Additionally, it is contemplated that drilling fluids with reduced amounts of brine may have reduced viscosity because an increase in viscosity is observed during the preparation of the drilling fluid upon addition of brine. It is contemplated that reducing the brine or using another brine (e.g., NaCl) may reduce the viscosity.

It should be noted that the total amount of emulsifier used in example 1 was less than comparative example a. It is therefore contemplated that the example 1 drilling fluid may be more environmentally friendly than the comparative example a drilling fluid.

It should be understood that any two quantitative values assigned to a property may constitute a range for the property, and all combinations of ranges formed from all of the quantitative values for a given property are contemplated in this disclosure. It is understood that in some embodiments, the compositional range of a chemical component in a composition or formulation should be understood to contain a mixture of isomers of the component. It is to be understood that the examples provide compositional ranges for the various compositions, and that the total amount of isomers of a particular chemical composition can comprise a range.

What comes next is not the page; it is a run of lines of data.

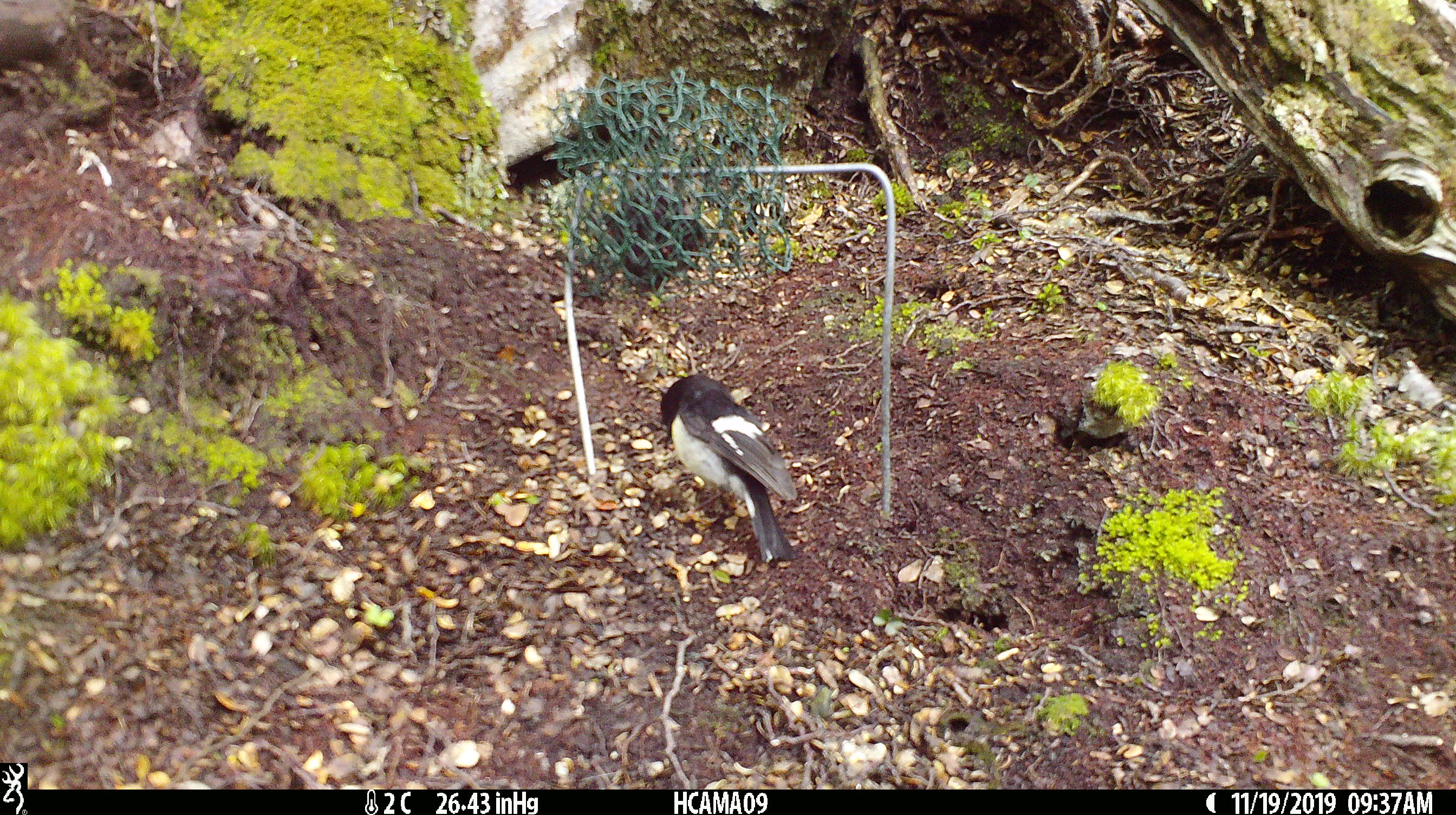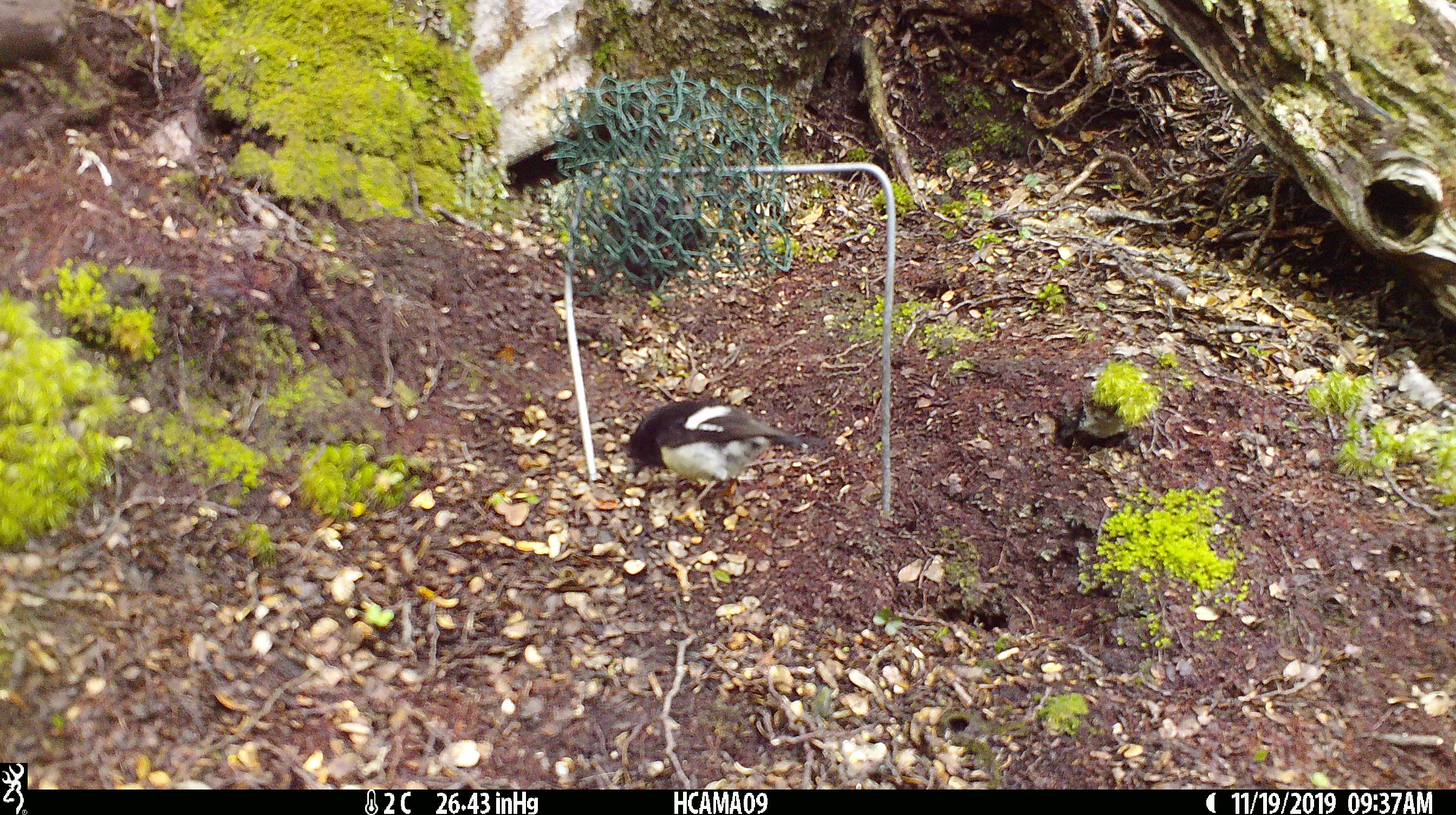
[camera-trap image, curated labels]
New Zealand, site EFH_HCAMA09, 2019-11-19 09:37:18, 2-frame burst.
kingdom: Animalia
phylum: Chordata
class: Aves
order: Passeriformes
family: Petroicidae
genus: Petroica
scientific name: Petroica macrocephala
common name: tomtit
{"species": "tomtit (Petroica macrocephala)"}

It is noted that one or more of the following claims use the term "wherein" as a transitional phrase. For the purpose of defining the present technology, it is noted that this term is introduced in the claims as an open transition phrase that is used to introduce a recitation of a series of characteristics of a structure, and is to be interpreted in a similar manner as the more commonly used open-ended preface term "comprising".

It should be understood that any two quantitative values assigned to a property may constitute a range for the property, and all combinations of ranges formed from all of the quantitative values for a given property are contemplated herein.

It will be apparent to those skilled in the art that various modifications can be made to the described embodiments without departing from the spirit and scope of the claimed subject matter. Thus, it is intended that the present specification cover the modifications and variations of the various embodiments described, provided such modifications and variations come within the scope of the appended claims and their equivalents.

The presently described subject matter may incorporate one or more aspects that should not be viewed as limiting the teachings of this disclosure. The first aspect may comprise an oil-based drilling fluid composition comprising: a base oil in an oil phase; water in the aqueous phase; a rheology modifier comprising a layered double hydroxide; comprises a formula of R-CO-NH-R' -NH2The emulsifier of (1); and one or more additives selected from the group consisting of wetting agents, fluid loss control additives, and weighting additives.

A second aspect may comprise a method for preparing an oil-based drilling fluid composition comprising: mixing a base oil, an aqueous component, an emulsifier, and a rheology modifier to form an oil-based drilling fluid composition, wherein: the oil-based drilling fluid composition comprises an oil phase and an aqueous phase, the oil phase comprising the base oil and the aqueous phase comprising the water; the rheology modifier comprises a layered double hydroxide; and the emulsifier comprises a compound having the formula R-CO-NH-R' -NH2The amino acid amide of (1).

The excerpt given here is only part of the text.